** Opening Dataset records block **

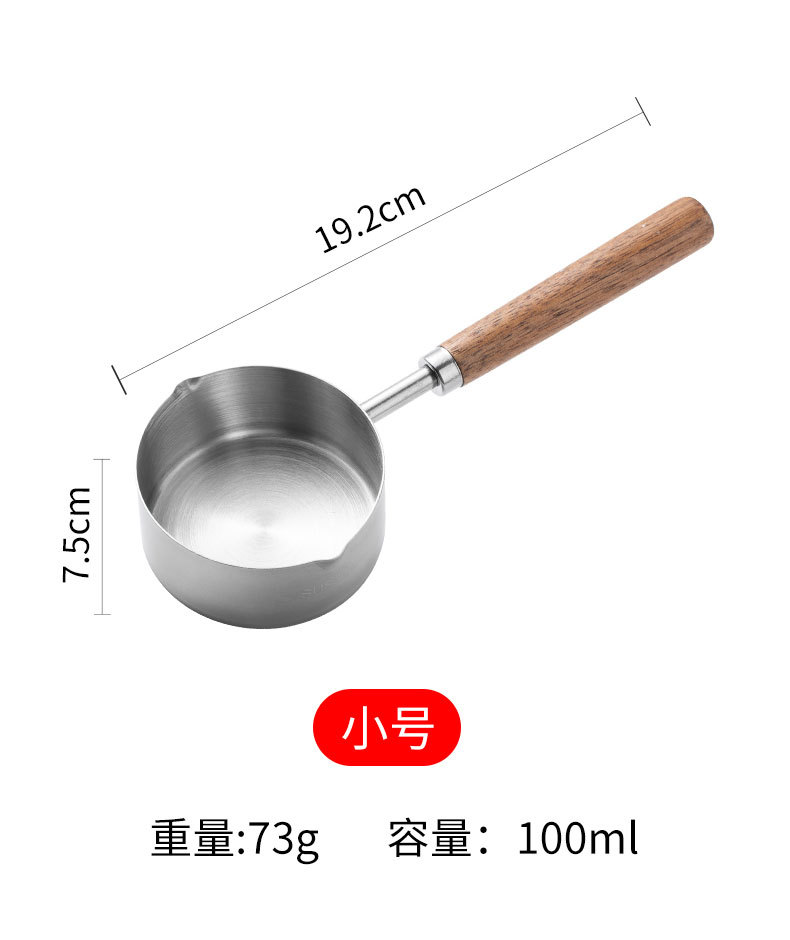 详情1_03.jpg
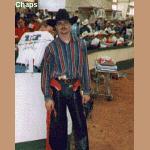 CowboyCleanBeards-106.jpg   68.8K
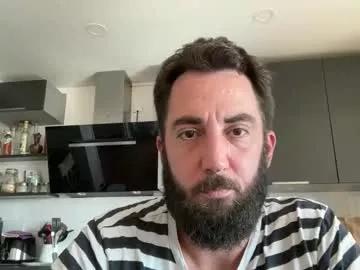 lanimalr from Chaturbate is Freechat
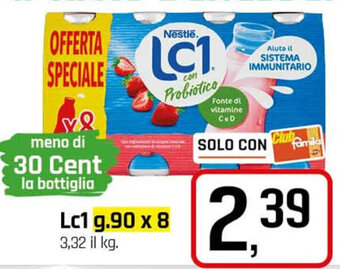 Lc1 g.90 x 8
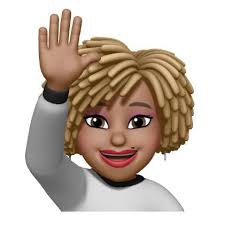 Any tips for setting up a KD-36FS130 CRT?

** Closing Dataset records block **

### Problem statement
Copy out the five lines above word for word, without the pictures.

### Exercise output
 详情1_03.jpg
 CowboyCleanBeards-106.jpg   68.8K
 lanimalr from Chaturbate is Freechat
 Lc1 g.90 x 8
 Any tips for setting up a KD-36FS130 CRT?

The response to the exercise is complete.